(Excerpted passage begins)

In the working paper, “Global Supply Chains: The Looming ‘Great Reallocation,’ ” Alfaro and her coauthor, Tuck School associate professor Davin Chor, analyzed 40 years of global supply chain trends, with a focus on the events of 2017 to 2022. They found that trade has rebounded from the pandemic shock, but that aggregate measures—such as American goods imports—mask big changes in the origins of those goods.
HBS professor Laura Alfaro
(Photo by Susan Young)
HBS professor Laura Alfaro
(Photo by Susan Young)
The research showed that tariffs placed on Chinese imports by the Trump administration in 2018, which were intensified during the Biden administration—as well as national security concerns—have significantly chilled direct imports from China. Chinese imports dropped from 21.6 percent of goods by the United States in 2017 to 16.5 percent in 2022. Meanwhile, Vietnam and Mexico, among other countries, have seen an increase in their share of American imports.
Alfaro compares China’s situation to that of Japan 60 years ago. In the 1960s and 1970s, the United States imposed tariffs on Japanese goods. In response, Japanese firms moved affiliates to the United States. “The scope and speed at which Japanese firms came to the US was dramatic,” Alfaro observes. “But the US [government] is not going to let China do that.”
Instead, China has intensified trade with and foreign direct investment (FDI) in four of the top five trading partners of the United States. For instance, direct investment by Chinese firms in the Mexican manufacturing sector grew from $31.6 million in 2017 to $151.5 million in 2022—mostly in the computer and auto parts industries.
“China is indirectly maintaining the relationship via imports to other countries and FDI to other countries,” Alfaro explains. “It is likely that any import the US buys from another country has a similar share of Chinese ownership as it used to five years ago.”
While the intent of these policies was to move away from China, they have backfired by shifting China’s participation in the global supply chain feeding American consumers. Moreover, the move is not cost efficient, as production costs in nations such as Mexico and Vietnam are higher than in China, which results in higher prices for finished goods.

(Excerpted passage ends)

Exercise: Retype the part of the supply chain passage that opens with the words containing "Instead, China has" and closes with "auto parts industries.".

(Available data begins)

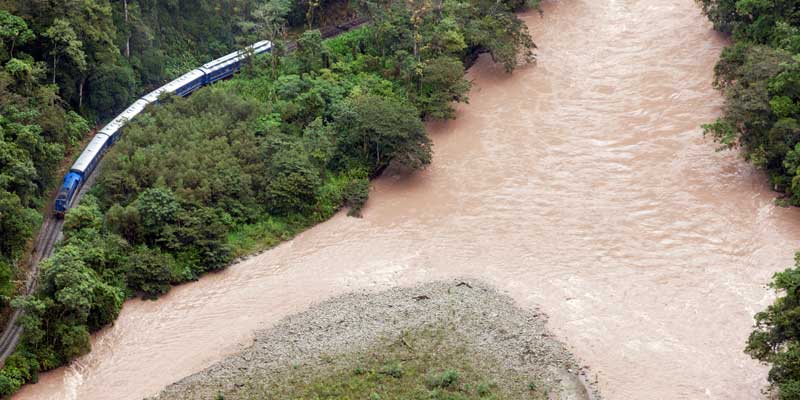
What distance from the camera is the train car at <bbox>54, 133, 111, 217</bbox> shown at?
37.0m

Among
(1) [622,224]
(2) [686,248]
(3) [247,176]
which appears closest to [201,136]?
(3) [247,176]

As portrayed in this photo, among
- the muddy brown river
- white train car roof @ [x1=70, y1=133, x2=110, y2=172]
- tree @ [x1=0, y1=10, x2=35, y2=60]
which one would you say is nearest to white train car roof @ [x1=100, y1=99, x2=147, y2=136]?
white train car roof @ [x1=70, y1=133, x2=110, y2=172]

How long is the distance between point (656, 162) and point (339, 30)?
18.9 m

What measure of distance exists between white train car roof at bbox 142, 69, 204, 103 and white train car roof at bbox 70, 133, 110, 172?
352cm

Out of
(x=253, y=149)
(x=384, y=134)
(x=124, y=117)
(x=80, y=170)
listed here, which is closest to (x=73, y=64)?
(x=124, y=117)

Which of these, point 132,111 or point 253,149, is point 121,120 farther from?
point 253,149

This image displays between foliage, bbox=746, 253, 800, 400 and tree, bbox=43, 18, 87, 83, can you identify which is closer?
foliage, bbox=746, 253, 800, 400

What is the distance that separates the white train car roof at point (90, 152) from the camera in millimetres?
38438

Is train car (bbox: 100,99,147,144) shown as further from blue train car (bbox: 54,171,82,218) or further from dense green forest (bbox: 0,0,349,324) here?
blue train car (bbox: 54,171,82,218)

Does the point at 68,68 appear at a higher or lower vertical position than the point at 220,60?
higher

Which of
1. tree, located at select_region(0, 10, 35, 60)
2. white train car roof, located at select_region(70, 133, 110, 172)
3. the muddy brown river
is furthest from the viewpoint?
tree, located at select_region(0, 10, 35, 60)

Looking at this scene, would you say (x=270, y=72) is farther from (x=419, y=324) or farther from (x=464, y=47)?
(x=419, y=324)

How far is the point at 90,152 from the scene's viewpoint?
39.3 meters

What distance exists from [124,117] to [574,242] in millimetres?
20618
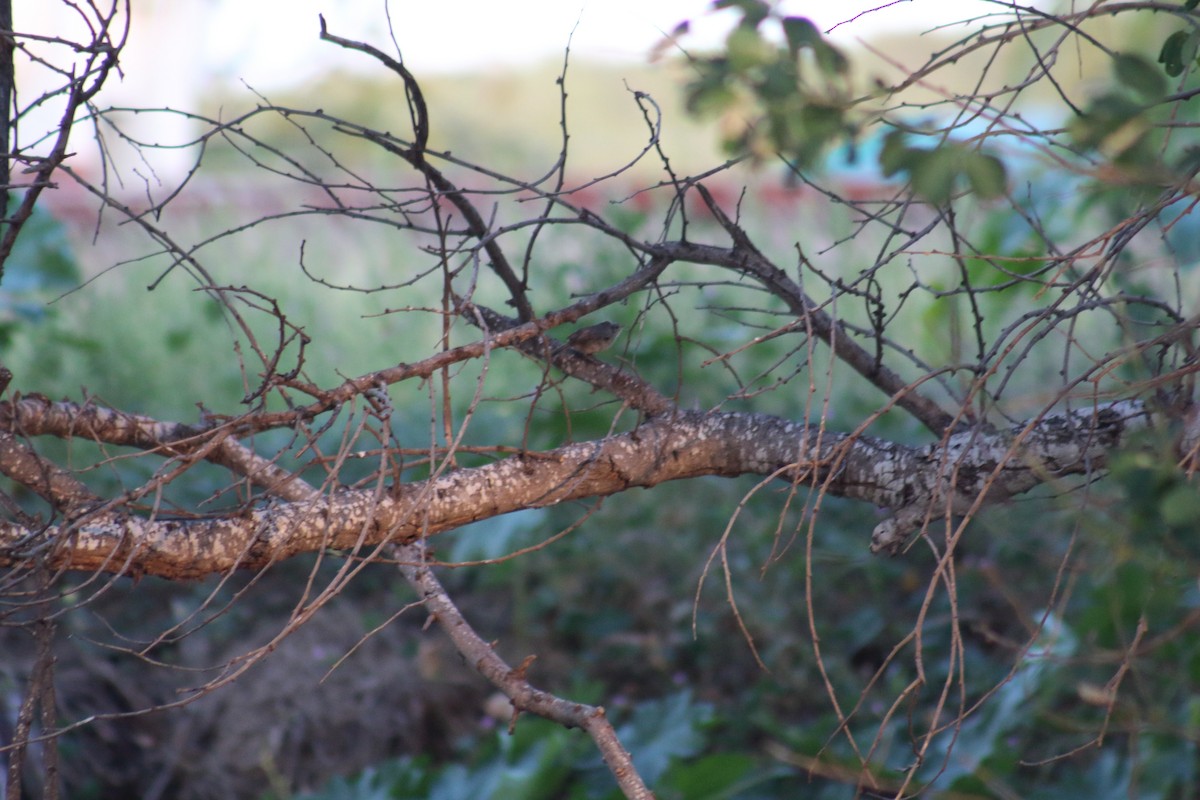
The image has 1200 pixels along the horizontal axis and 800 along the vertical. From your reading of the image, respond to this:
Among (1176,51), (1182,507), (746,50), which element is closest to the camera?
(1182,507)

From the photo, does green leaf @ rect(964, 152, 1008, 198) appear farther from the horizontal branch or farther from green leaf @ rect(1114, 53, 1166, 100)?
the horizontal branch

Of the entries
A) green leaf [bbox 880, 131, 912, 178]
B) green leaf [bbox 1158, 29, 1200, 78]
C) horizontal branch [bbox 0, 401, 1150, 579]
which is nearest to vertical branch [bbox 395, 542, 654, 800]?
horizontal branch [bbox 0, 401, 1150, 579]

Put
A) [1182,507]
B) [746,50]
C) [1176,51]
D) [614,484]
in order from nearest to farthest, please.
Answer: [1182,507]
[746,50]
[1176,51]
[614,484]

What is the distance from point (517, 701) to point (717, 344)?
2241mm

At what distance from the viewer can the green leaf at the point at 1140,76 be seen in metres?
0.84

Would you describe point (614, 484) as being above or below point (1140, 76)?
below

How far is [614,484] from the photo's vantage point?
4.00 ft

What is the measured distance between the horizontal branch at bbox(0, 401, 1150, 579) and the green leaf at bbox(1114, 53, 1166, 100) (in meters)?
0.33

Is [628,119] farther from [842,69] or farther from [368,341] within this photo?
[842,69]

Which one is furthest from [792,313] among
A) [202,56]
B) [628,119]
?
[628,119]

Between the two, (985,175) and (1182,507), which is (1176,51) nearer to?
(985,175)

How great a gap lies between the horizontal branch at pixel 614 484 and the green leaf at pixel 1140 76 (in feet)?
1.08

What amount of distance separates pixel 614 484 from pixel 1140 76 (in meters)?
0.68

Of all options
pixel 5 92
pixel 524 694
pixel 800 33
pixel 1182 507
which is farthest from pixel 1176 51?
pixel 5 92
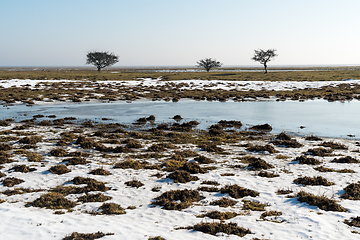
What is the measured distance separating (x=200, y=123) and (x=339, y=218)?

(Available data ends)

Result of the exercise:
Instead, China has intensified trade with and foreign direct investment (FDI) in four of the top five trading partners of the United States. For instance, direct investment by Chinese firms in the Mexican manufacturing sector grew from $31.6 million in 2017 to $151.5 million in 2022—mostly in the computer and auto parts industries.